The Importance of DBT
Dialectical Behaviour Therapy (DBT) is a specific type of cognitive-behavioural psychotherapy that was developed during the late 1980’s, to help better treat borderline personality disorder. Since its development, it has been used to treat a wide variety of mental disorders with varying degrees. Dialectics, refers to the synthesis of two opposites, i.e. relating to the logical discussion of ideas and opinions related to opposing forces. Ultimately, the goal of DBT is to provide patients with a comprehensive treatment plan in aid of helping them to build a life worth living. Upon successful completion of a DBT program, the patient learns to envision, articulate, pursue and sustain goals independent of their history of uncontrollable behaviour. This is achieved through the dynamic process created by DBT to promote the opposition of two goals, namely: change and acceptance. The basic premise for DBT was that people who wanted to rather be dead, did not have the necessary skills to solve the problems that were causing their profound misery and suffering, and preventing them from building a life worth living.

Provided data:
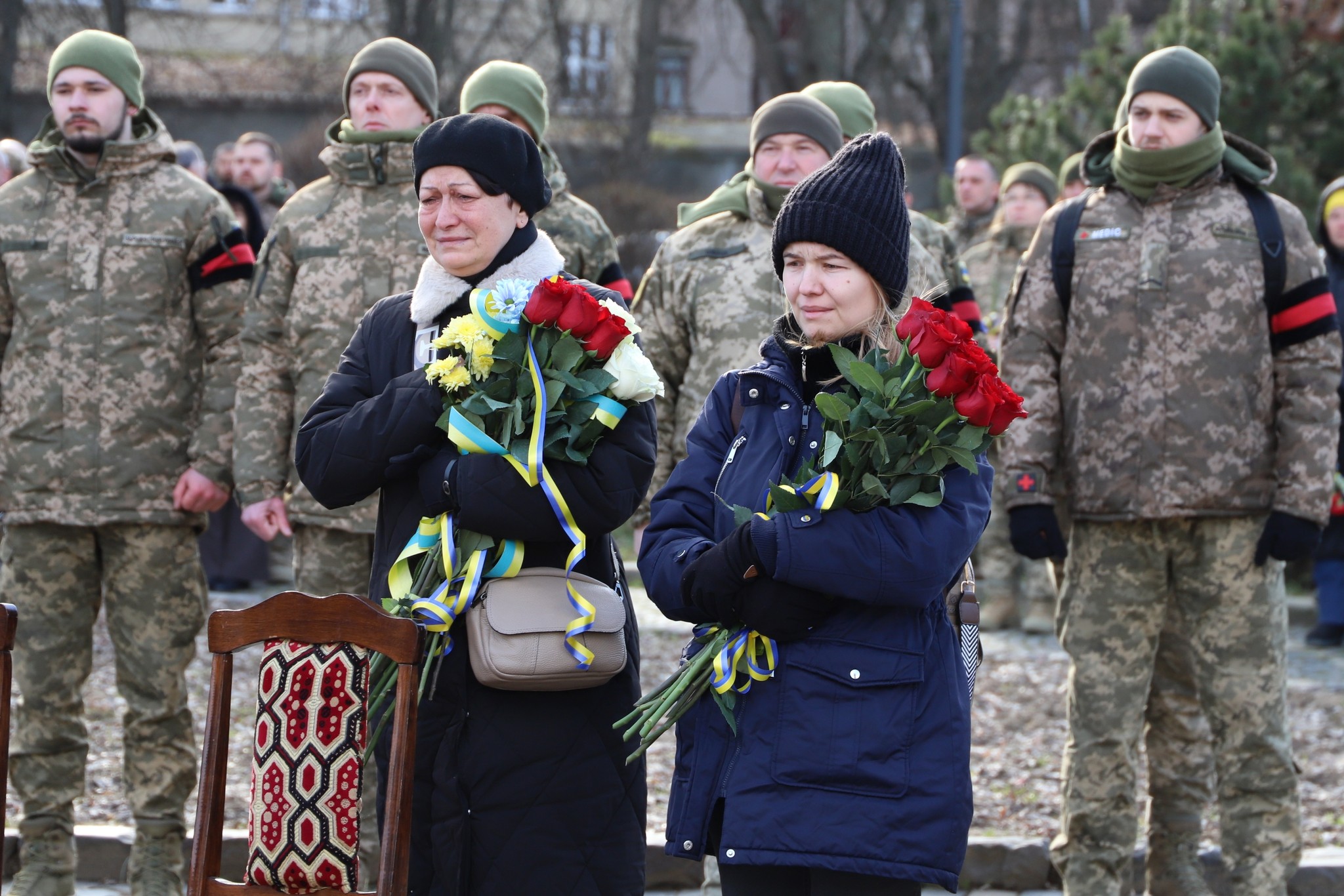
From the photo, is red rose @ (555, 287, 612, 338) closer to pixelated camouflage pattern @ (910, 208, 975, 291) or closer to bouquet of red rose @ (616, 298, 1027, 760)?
bouquet of red rose @ (616, 298, 1027, 760)

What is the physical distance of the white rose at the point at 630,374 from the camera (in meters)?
3.43

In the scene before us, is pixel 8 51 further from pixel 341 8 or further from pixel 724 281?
pixel 724 281

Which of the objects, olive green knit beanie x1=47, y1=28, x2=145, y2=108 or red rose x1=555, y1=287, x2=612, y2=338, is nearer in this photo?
red rose x1=555, y1=287, x2=612, y2=338

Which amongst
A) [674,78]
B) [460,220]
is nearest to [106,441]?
[460,220]

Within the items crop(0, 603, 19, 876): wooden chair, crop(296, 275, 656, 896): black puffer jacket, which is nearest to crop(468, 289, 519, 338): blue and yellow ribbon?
crop(296, 275, 656, 896): black puffer jacket

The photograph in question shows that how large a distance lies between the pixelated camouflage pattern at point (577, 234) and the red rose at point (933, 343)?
232 cm

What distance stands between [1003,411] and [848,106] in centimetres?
276

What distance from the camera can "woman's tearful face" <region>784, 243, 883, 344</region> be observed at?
10.7 ft

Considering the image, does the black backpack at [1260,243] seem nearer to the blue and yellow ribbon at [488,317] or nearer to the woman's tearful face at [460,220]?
the woman's tearful face at [460,220]

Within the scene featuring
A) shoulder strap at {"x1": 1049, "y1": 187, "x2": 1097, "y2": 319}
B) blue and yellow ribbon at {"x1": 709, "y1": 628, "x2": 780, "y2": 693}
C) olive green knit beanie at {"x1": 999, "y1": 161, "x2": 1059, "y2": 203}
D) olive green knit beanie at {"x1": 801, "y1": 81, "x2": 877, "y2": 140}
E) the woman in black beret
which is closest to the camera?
blue and yellow ribbon at {"x1": 709, "y1": 628, "x2": 780, "y2": 693}

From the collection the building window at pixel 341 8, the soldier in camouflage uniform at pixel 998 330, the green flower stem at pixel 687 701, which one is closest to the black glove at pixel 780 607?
the green flower stem at pixel 687 701

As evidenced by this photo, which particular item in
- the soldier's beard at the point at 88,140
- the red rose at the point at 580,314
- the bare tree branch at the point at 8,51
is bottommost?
the red rose at the point at 580,314

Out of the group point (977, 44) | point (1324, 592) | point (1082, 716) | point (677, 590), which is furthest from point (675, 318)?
point (977, 44)

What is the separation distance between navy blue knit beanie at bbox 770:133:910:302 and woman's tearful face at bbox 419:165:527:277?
692 millimetres
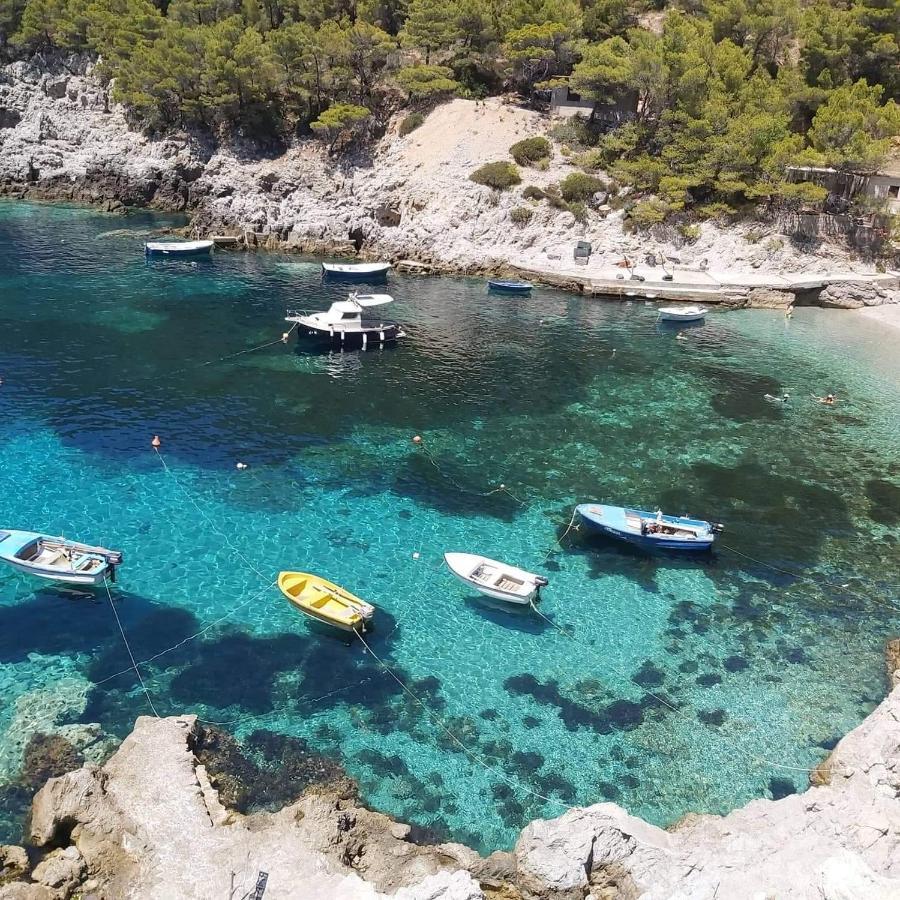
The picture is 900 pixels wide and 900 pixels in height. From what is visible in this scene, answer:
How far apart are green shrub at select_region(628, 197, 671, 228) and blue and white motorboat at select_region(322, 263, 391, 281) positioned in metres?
27.2

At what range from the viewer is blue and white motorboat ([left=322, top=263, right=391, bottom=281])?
71375 mm

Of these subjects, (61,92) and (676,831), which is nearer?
(676,831)

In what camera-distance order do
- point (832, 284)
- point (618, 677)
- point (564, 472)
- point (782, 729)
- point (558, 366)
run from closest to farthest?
point (782, 729), point (618, 677), point (564, 472), point (558, 366), point (832, 284)

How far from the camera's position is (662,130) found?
7969cm

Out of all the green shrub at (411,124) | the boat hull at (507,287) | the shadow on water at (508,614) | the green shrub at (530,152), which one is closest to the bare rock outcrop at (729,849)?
the shadow on water at (508,614)

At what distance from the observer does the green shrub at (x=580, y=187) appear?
3088 inches

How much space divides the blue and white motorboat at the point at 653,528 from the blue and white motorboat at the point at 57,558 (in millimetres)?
21128

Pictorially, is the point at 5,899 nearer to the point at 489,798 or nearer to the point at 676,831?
the point at 489,798

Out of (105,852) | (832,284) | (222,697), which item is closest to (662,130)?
(832,284)

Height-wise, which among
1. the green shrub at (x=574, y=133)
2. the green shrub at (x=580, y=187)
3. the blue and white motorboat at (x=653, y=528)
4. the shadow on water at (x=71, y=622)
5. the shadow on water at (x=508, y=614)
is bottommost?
the shadow on water at (x=71, y=622)

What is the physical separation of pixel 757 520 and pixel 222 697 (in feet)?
87.8

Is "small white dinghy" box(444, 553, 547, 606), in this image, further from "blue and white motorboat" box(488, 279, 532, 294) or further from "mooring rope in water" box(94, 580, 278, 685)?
"blue and white motorboat" box(488, 279, 532, 294)

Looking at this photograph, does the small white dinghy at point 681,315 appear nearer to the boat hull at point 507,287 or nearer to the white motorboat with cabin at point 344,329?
the boat hull at point 507,287

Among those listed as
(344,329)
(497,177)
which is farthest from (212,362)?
(497,177)
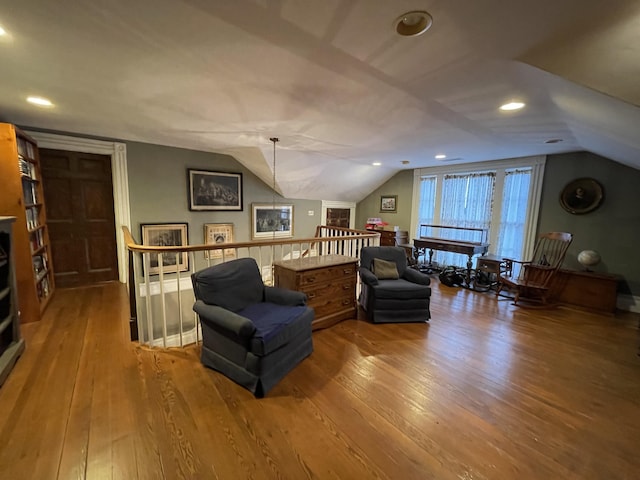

The task: Translate this sentence from the text on DBT into Spanish: "Ultimately, the goal of DBT is to provide patients with a comprehensive treatment plan in aid of helping them to build a life worth living."

Answer space: En última instancia, el objetivo de la DBT es proporcionar a los pacientes un plan de tratamiento integral con el fin de ayudarles a construir una vida que valga la pena vivir.